4 Commentaires Laissez le votre

  1. le 31 mai 2011 à 10:28

    Anonymous #

    Quelques erreurs de chiffres dans cet article ciblé…que reste-t-il des arguments si on démonte les chiffres ?? du vent ?

  2. le 17 juin 2011 à 11:48

    Avec la combustion du bois ou des pellets on rate aussi une belle occasion de re-minéraliser le C atmosphérique issu du fossile. Avant la combustion complète du bois, se dégagent d’abord des composés volatils inflammables jusqu’à ne laisser que du carbone sous forme de braises de charbon de bois. Si on arrête la combustion à cette étape on a réussi à re-minéraliser le C capté dans l’air par photosynthèse et diminué le CO2 atmosphérique.
    Le charbon de bois ainsi obtenu et retiré du circuit du carbone par enfouissement devrait bien mériter des certificats verts…
    Mais comme cette méthode est trop simple et ne demande pas de gros prêts pour investissements, elle ne sera pas adoptée.

  3. le 15 novembre 2011 à 15:51

    AlaMaes #

    Quelques chiffres sont effectivement peu réalistes (le MWh de gaz à 10 € en moyenne annuelle ?… on n’est pas encore aux prix US. Une fourchette 25-30 €/MWh serait plus réaliste, sans rien enlever au discours.

    Il est un fait que les Awirs ne sont pas loin d’être une escrocrerie sur le dos des consommateurs.

    Un article pour alimenter le débat sur le bois énergie : http://ecologie.blog.lemonde.fr/2011/11/04/l%E2%80%99energie-tiree-des-forets-pollue-plus-que-le-charbon/

  4. le 26 novembre 2011 à 11:16

    cher Monsieur AlaMaes,

    merci pour votre commentaire même si je forme des voeux pour que chacun se désigne par son nom.

    c’est vrai que le transport du gaz comme celui du bois à un coût élevé par rapport à celui du pétrole.
    Le prix du gaz est en outre soumis à l’offre et la demande.

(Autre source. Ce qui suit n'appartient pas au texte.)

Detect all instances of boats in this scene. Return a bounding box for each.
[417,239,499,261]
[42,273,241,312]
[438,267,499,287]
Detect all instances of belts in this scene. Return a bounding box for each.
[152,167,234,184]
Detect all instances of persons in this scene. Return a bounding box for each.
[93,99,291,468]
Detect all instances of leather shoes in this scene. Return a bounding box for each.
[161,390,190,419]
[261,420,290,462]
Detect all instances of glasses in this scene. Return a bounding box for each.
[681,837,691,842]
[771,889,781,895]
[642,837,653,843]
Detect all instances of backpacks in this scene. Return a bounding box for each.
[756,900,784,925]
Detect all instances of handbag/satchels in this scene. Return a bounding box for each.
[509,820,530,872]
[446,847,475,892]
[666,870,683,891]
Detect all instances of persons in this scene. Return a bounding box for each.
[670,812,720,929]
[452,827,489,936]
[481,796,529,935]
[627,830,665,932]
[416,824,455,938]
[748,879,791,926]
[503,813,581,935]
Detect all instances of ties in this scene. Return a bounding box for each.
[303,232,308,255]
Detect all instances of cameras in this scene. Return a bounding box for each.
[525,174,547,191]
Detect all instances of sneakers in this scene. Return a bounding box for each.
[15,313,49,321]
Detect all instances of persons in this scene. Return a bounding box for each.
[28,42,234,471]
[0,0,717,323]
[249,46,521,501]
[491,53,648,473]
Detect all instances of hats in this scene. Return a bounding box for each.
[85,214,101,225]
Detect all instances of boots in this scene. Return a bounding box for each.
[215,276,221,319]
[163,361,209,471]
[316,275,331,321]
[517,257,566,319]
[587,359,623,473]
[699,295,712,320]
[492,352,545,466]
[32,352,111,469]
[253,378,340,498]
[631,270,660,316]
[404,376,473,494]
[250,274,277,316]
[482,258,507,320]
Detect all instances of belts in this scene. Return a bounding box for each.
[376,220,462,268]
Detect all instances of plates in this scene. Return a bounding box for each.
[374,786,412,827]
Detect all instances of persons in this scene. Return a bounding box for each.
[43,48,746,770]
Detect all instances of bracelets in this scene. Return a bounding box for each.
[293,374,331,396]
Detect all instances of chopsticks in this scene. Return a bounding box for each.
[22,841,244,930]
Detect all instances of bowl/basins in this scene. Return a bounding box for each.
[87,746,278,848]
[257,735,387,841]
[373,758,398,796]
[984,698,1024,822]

Il est très volatil.

    En 2009, le prix year-ahead de Zeebruge a varié entre 12€ et 22€/MWh alors que le prix FOB évoluait entre 8 € et 12€/MWh.

    Effectivement, si le prix payé par MWh de gaz est de 28 €/MWh – prix retenu dans le dernier article : »la sortie du nucléaire pour les nuls »- le fondement de l’article ne change pas. La Wallonie perd de l’argent en brûlant des pellets aux Awirs plutôt que du gaz dans une TGV alors qu’elle en gagnerait à les brûler pour se chauffer plutôt que de brûler du pétrole.

    D’autre part, Greenpeace a raison de dénoncer le caractère quasi minier de l’exploitation de forêts boréales.

    La croissance annuelle de biomasse y est de l’ordre de 2t/ha alors qu’elle atteint 20 t en zone tropicale.

    Si on coupe 100 t sur un ha canadien pour le brûler, il faudra au moins 50 ans pour réabsorber le CO2 brusquement relâché.

    A l’inverse, dans une plantation de bois énergie tropicale, on plante des arbres puis on capte le CO2 pendant 5 ans avant de le relâcher quand on valorise le bois énergie. Le processus est donc constamment neutre sur le taux de CO2.

    Méfiez-vous des amalgames qui vous font croire que toutes les bonnes anglaises sont rousses.